The Council said it is not confident that the lives of those inside the detention centre and the 400 recognised refugees living outside the centre will be any safer, citing two new incidents in recent days in which a refugee woman was raped and a refugee man severely bashed.
The Nauru Government has confirmed that the country's Regional Processing Centre that houses asylum seekers will become an “open centre” 24 hours per day, seven days per week from Monday.
The Nauru Department of Justice and Border Control said that this meant that detention had ended, and all asylum seekers were now free to move around the island at their will.
Justice Minister David Adeang said the nation had been working towards this for a long time after already implementing a daytime open centre program, and had been waiting on confirmation of Australia's assistance in the transition.
Adeang said the new arrangements were simply an expansion of the existing open centre program, which has been in effect for 12 hours per day.
The Nauruan Minister revealed that the Australian Government would be supporting Nauru with "safety, security and law enforcement", including providing more Australian police assistance.
The Nauru Government also announced a commitment to process all remaining refugee claims within the next week. Approximately 600 asylum seekers are still to be processed.
A spokesperson for the Refugee Council of Australia, Tim O’Connor, told Pro Bono Australia News that there had not been one conviction from any of the 67 reported cases of rape or child abuse since the centre opened more than two years ago.
He said there was also no indication of where the new refugees would be housed on Nauru after being processed.

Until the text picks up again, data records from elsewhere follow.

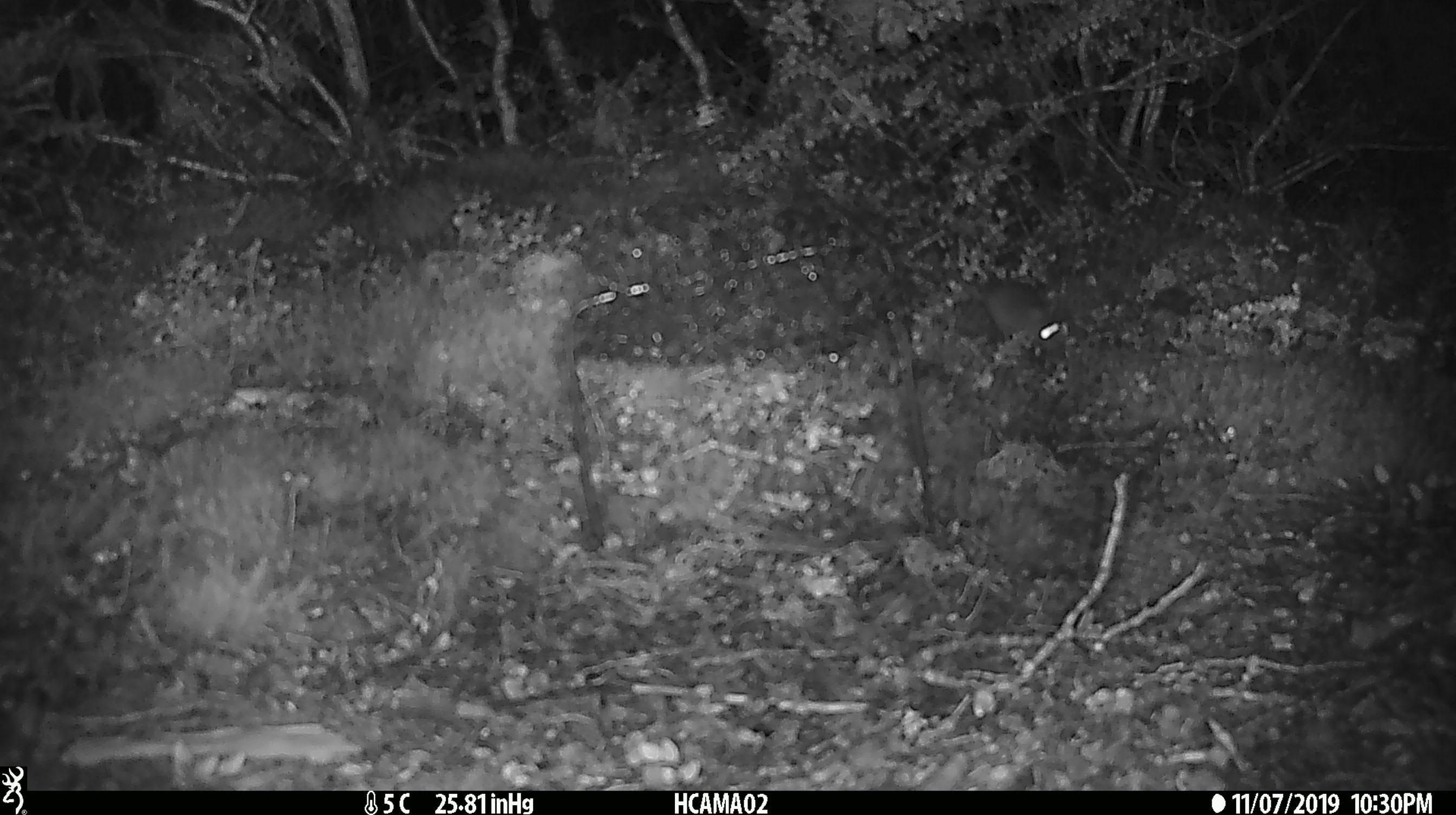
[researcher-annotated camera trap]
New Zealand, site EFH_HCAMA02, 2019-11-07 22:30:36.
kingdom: Animalia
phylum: Chordata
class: Mammalia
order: Rodentia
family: Muridae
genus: Mus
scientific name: Mus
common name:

“The situation is still far from ideal. The Australian Government which sent them there, has not been able to protect these people,” O’Connor said.
The Refugee Council of Australia supported an open letter to the Federal Government signed by 1,272 individuals and organisations, and led by Australian of the Year Rosie Batty calling “for the end to systemic sexual, physical and psychological torture in our Pacific Black Sites”.
“Those of us who care about violence against women, children and other vulnerable people at home need to care about what happens to these same people elsewhere who are under our care. The Australian Government funds the offshore detention centres on Nauru and Manus Island. The centres are, by their very design, unsafe and dangerous places,” Batty said in the letter.
“These centres cannot be patched up. They must be shut down. The people forcibly held there are those who sought protection in this country. They deserve care, not punishment. Out of sight is not out of mind.”
In March a Federal Parliamentary inquiry into the conditions of the Regional Processing Centre on Nauru recommended that the Australian Government continue to review the operation of the Regional Processing Centre with a view to expanding open centre arrangements.
One of the committee recommendations was, “that the Regional Processing Centre on Nauru move toward becoming a more open, lower security living arrangement for all asylum seekers except where there is a compelling reason for an asylum seeker to be accommodated more securely”.
Minister Immigration and Border Protection, Peter Dutton reaffirmed that the Government was committed to the Regional Processing Arrangements.
“Open centre arrangements have been in place at the RPC since February 2015 and have allowed transferees greater access to the community. The arrangements allowed eligible transferees to leave the centre through a designated exit point, unescorted, during agreed hours on certain days,” Dutton said.
“We have supported the Government of Nauru in making the open centre arrangements possible by funding service providers and sharing Australian expertise with Nauruan law enforcement agencies.
“We also welcome the news that the Nauruan Government has undertaken to finalise the remaining refugee claims that have been under consideration for some time.”